Connecting via Facebook, emails, texting, tweets and instant messages can be convenient. Technology can offer fast ways to ask your husband to pick up lettuce at the grocery store on the way home or to let your wife know that you’ll be home later than usual.

But according to new findings, this convenience may come at the cost of closeness in your relationship.

That’s because researchers from Oxford University have found couples who keep in touch too much via technology tend to have less satisfying marriages.

How could this be?

The study surveyed social media used by 3,500 couples, including Facebook, emails, texts, tweets and instant messages. Couples who used five or more electronic channels of communication reported an average of 14 percent less relationship satisfaction than couples who were less electronically connected.

Shouldn’t connecting more — in any capacity or modality — foster closeness?

Well, yes and no. Any connection a with loved one beats no connection at all, provided that the connection is neutral or positive.

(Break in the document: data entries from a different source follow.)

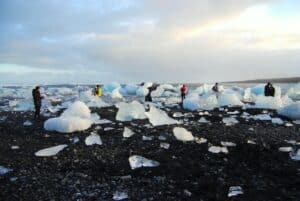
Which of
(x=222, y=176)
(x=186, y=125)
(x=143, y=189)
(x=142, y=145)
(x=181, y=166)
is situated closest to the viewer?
(x=143, y=189)

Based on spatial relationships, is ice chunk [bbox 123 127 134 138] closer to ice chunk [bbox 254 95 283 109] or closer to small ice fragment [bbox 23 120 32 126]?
small ice fragment [bbox 23 120 32 126]

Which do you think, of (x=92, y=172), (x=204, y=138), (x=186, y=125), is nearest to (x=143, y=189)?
(x=92, y=172)

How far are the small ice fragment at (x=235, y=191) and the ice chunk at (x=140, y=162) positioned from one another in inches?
76.2

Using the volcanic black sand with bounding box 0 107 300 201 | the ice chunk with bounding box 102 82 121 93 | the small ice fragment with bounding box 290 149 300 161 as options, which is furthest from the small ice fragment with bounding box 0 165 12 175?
the ice chunk with bounding box 102 82 121 93

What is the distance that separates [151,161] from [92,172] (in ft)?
4.59

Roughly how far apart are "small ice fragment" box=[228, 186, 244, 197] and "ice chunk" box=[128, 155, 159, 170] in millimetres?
1936

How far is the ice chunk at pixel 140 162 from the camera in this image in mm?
9148

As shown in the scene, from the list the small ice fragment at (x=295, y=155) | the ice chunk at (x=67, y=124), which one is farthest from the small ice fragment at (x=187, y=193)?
the ice chunk at (x=67, y=124)

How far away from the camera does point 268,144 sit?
11102 millimetres

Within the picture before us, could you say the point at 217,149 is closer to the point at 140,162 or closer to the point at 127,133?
the point at 140,162

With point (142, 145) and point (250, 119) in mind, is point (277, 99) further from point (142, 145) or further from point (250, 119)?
point (142, 145)

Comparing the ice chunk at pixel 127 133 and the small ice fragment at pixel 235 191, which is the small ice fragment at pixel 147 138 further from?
the small ice fragment at pixel 235 191

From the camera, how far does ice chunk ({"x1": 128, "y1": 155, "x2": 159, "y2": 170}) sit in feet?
30.0

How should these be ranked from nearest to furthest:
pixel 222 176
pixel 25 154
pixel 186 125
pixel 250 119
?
pixel 222 176 → pixel 25 154 → pixel 186 125 → pixel 250 119
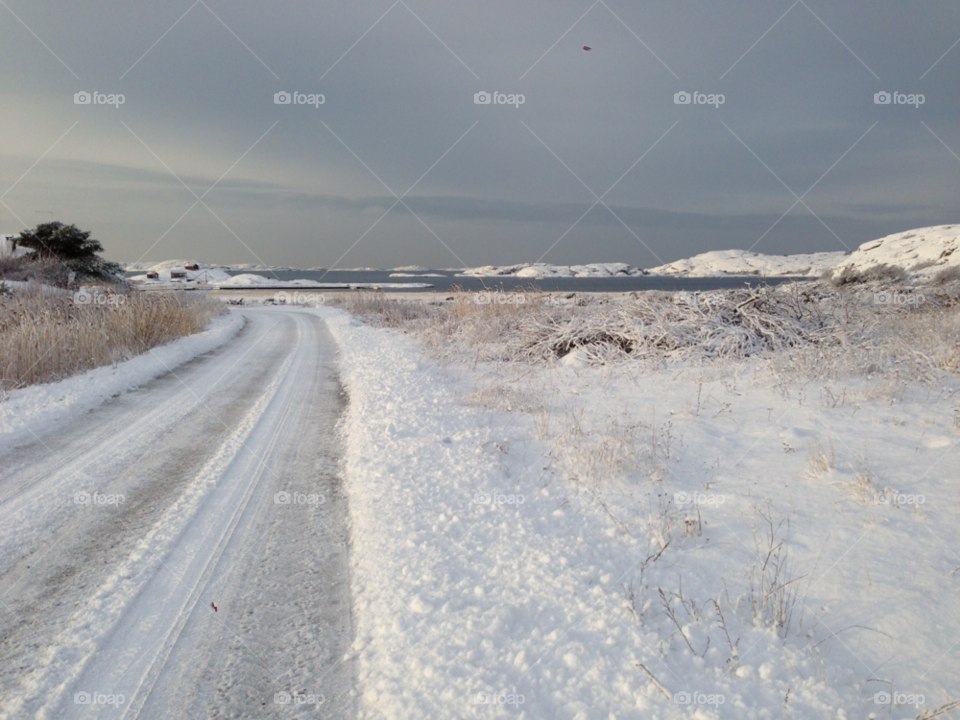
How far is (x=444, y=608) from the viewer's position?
9.34ft

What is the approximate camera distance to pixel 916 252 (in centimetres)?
2633

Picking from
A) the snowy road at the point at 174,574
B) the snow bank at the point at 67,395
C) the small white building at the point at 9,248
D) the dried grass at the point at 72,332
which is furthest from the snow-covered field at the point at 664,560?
the small white building at the point at 9,248

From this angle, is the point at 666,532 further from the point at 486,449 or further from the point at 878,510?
the point at 486,449

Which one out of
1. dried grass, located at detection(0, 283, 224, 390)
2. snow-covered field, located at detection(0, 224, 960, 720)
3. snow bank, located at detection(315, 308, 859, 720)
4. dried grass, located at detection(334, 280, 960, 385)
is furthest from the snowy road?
dried grass, located at detection(334, 280, 960, 385)

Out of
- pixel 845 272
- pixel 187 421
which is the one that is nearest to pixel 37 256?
pixel 187 421

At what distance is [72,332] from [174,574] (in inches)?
351

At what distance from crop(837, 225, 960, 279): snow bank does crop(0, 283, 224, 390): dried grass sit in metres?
24.0

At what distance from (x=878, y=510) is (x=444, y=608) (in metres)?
3.49

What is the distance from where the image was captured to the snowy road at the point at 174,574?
7.55 feet

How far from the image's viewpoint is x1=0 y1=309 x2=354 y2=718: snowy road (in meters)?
2.30

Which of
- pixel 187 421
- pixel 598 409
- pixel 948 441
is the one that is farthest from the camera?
pixel 598 409

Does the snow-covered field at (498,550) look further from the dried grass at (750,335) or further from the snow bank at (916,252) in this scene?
the snow bank at (916,252)

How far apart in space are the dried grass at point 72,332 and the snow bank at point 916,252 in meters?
24.0

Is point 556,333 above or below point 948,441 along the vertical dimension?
above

Sending a text that reads, “See you after work” is neutral information-sharing. On the other hand, sending a text that says, “I love you!” conveys a much more positive message and fosters loving feelings… at least a bit. And swapping naughty texts back and forth over the course of the day gets you hot for each other when you climb in to bed together at night.

However, virtual connecting is never a substitute for physical togetherness and it can sometimes make matters worse in your relationship. Here are four reasons why:

1. Technology makes it easier to fight dirty.

Anger can be too easily impulsively shot out in an email or text. Too many folks dash off a quick nasty comment in response to something that annoyed them. If they click and send before they’ve had time to calm down and think through a more tactful response, there’s likely to be trouble ahead.

2. “Checking things online” interrupts your quality time together.

Folks who connect over so many electronic channels with their loved ones may be doing the same with friends and business partners. Therein lies the problem. Maintaining all those connections can slice and dice your time with your main loved one. Each and every interruption to your time alone together diminishes the intensity of your connection.